Litigation Lawyers in St Louis County
A "tort" is defined in St Louis County, Minnesota as a legal wrong, not criminal in nature, for which the law provides compensation to the victim.
When a tort is committed in St Louis County, Minnesota, thereby giving the victim the legal right to sue the person who allegedly harmed them, the victim's right to sue is recognized as a "cause of action."
St Louis County, Minnesota's laws recognize many different torts. However, the civil litigation system only deals with a few of these dozens of torts with any frequency. While the most obscure torts are occasionally litigated, there are only a small amount that the average person is likely to deal with (either as a plaintiff or defendant) at some point in their lives. They include fraud, negligence, intentional infliction of emotional distress, and battery.
Types of Torts in St Louis County, Minnesota
Negligence: Negligence is by far the most frequent tort that results in litigation in St Louis County, Minnesota. Negligence is a failure to exercise the amount of care appropriate for a given situation, and causing harm to someone else as a result of this carelessness. For example, running a red light is inherently careless. If you run a red light, and cause personal injury or property damage, you are liable for the harm you caused. Of course, this is just one example, and negligence can occur in essentially any context.
Fraud: In St Louis County, Minnesota, fraud is a fairly frequent tort that the local court system has to deal with, though it may not be quite as frequent as negligence. To put it in the simplest terms possible, fraud is a deliberate lie that causes tangible harm (such as financial loss) to the person to whom the lie is told. Fraud is committed in a wide variety of contexts, but it most often occurs when someone is trying to sell a product for more than it's worth. They might lie to a prospective buyer about the product's quality or value. If the buyer relies on this misrepresentation when deciding to buy the product, they are the victim of fraud, and have a right to sue the seller for their financial losses, and possibly recover punitive damages.
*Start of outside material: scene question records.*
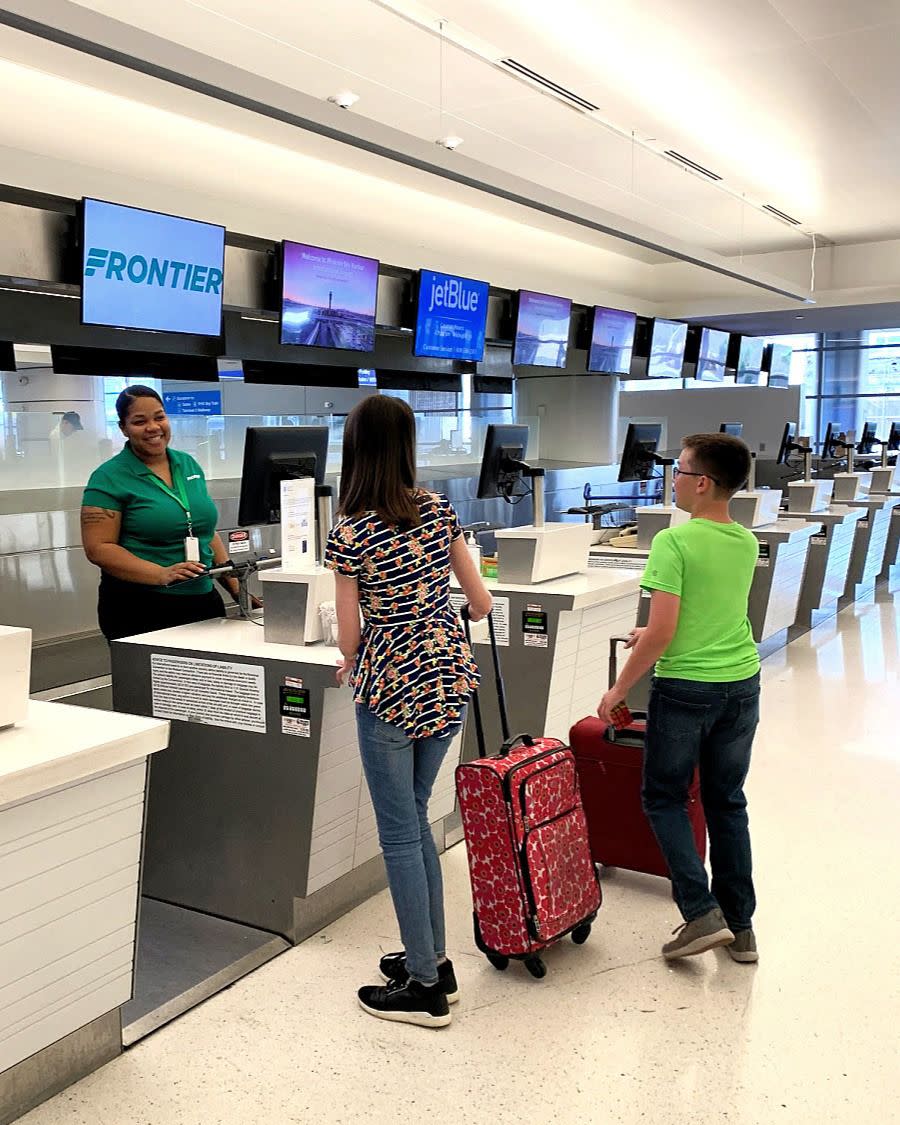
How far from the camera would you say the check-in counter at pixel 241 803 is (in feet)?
9.66

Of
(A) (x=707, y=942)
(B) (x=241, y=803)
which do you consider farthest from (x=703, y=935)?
(B) (x=241, y=803)

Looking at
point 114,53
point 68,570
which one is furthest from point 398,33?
point 68,570

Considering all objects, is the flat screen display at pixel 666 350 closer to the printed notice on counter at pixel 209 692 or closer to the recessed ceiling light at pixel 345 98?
the recessed ceiling light at pixel 345 98

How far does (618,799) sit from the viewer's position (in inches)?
132

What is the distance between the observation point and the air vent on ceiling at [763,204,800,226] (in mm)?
8727

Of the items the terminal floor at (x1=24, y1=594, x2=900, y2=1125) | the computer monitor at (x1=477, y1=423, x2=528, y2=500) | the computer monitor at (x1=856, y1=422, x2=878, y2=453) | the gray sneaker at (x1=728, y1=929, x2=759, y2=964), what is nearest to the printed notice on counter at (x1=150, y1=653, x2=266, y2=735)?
the terminal floor at (x1=24, y1=594, x2=900, y2=1125)

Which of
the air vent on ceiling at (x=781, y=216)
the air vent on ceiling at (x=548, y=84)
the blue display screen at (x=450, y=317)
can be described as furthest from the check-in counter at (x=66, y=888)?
the air vent on ceiling at (x=781, y=216)

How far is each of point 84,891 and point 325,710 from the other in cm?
86

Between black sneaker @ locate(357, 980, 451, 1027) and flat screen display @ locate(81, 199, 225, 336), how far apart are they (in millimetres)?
3423

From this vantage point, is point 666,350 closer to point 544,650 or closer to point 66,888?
point 544,650

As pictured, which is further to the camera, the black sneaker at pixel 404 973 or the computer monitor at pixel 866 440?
the computer monitor at pixel 866 440

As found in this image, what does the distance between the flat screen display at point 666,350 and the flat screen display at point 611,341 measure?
0.56 meters

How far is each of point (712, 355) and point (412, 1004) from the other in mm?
10264

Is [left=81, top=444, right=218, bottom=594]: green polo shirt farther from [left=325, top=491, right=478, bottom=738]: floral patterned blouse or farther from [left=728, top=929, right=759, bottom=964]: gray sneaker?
[left=728, top=929, right=759, bottom=964]: gray sneaker
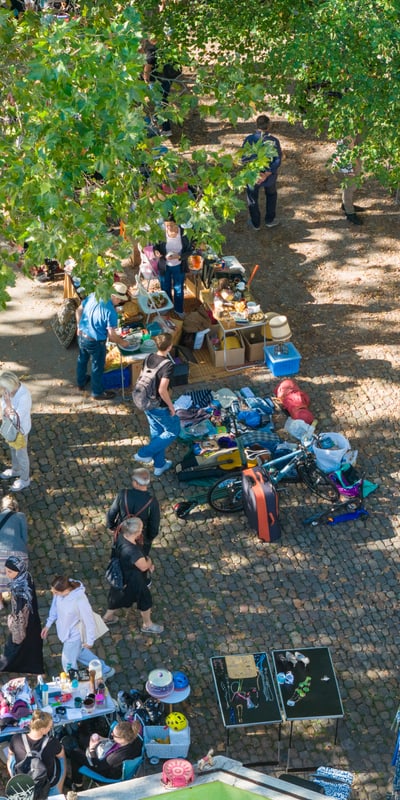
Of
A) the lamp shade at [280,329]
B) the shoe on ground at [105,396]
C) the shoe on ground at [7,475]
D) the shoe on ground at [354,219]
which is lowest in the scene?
the shoe on ground at [7,475]

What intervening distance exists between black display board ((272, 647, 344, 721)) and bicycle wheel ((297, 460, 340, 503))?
237 cm

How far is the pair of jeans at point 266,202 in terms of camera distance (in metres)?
15.7

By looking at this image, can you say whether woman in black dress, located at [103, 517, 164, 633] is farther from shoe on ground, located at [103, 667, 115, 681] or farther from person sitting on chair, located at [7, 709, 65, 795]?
person sitting on chair, located at [7, 709, 65, 795]

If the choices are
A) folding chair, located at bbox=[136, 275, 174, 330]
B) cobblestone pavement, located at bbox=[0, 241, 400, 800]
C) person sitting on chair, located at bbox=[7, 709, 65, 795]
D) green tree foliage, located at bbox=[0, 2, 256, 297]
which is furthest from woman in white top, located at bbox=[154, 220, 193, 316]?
person sitting on chair, located at bbox=[7, 709, 65, 795]

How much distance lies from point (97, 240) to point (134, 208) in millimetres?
1071

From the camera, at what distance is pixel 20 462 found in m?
11.2

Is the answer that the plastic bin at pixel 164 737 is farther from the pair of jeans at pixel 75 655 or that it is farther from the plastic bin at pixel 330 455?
the plastic bin at pixel 330 455

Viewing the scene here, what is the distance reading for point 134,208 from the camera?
33.2 ft

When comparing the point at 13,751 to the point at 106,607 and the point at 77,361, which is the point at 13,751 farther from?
the point at 77,361

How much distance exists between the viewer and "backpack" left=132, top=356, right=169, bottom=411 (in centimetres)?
1088

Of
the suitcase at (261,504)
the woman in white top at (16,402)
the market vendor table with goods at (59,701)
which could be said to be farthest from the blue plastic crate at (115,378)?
the market vendor table with goods at (59,701)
Battery: The law in St Louis County, Minnesota defines battery as any harmful or offensive contact by one person, with the body of another person, without the consent of the victim. Any punch, kick, strike, or slap would clearly amount to battery, since it is harmful, unless it happens in a context where the person being battered consented to it (a lawful boxing match, for example). However, conduct that doesn't cause any physical harm, but is "offensive," can also be considered battery. This most often comes up when one person initiates unwanted sexual contact with another.
Intentional Infliction of Emotional Distress: Intentional infliction of emotional distress is also called IIED in St Louis County, Minnesota, and it was not recognized as a valid cause of action until fairly recently (for the longest time, physical harm was a requirement before someone could sue for tort damages). To hold a defendant liable for IIED, it must be shown that the defendant engaged in some type of outrageous conduct, targeted at the plaintiff. Additionally, it must be shown that this conduct directly caused severe emotional distress in the plaintiff, and that that was the defendant's intent. Showing that actual emotional distress occurred is the most difficult element of this tort, and the plaintiff's word is far from sufficient. It often requires intensive examination by a psychiatrist, who will then testify as to the plaintiff's mental state.
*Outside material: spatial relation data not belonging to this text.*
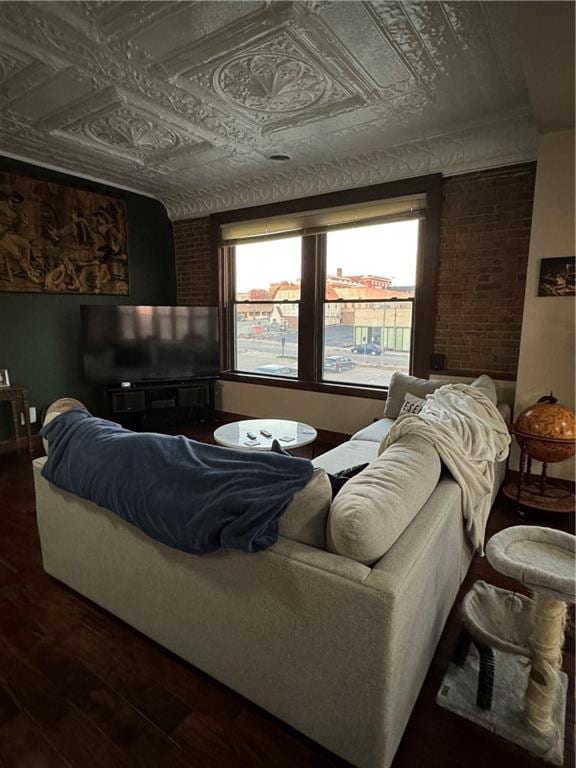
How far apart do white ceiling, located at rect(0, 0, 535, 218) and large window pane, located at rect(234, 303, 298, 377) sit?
1311mm

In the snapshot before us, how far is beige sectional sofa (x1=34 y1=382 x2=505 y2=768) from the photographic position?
110cm

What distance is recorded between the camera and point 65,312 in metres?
4.31

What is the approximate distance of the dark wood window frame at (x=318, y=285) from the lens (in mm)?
3598

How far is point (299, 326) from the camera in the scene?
445 cm

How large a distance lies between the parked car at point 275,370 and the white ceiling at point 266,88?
6.01ft

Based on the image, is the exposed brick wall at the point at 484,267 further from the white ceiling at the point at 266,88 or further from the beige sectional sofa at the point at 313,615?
the beige sectional sofa at the point at 313,615

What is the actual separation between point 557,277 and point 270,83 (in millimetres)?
2259

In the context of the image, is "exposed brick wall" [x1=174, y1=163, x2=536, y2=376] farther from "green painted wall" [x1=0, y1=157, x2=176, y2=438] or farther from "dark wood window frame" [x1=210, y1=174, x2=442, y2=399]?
"green painted wall" [x1=0, y1=157, x2=176, y2=438]

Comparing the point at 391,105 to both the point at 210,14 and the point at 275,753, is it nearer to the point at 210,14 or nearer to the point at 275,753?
the point at 210,14

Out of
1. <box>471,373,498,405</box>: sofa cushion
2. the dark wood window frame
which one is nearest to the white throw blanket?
<box>471,373,498,405</box>: sofa cushion

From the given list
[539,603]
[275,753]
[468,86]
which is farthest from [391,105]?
[275,753]

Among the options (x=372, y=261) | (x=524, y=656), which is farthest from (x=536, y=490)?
(x=372, y=261)

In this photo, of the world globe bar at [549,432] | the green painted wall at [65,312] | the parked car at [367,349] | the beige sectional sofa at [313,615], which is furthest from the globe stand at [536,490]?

How Can A St Louis County, Minnesota Tort Lawyer Help?
If you have been the victim of a tort in , Minnesota, you have the authority to seek legal redress. And if you have been sued for a tort, you have a right to defend yourself.
Whatever your situation, a tort lawyer who has experience in representing people in St Louis County, Minnesota tort cases can advise you on the best way to proceed, and give you the best chance of winning your case, whatever side you're on.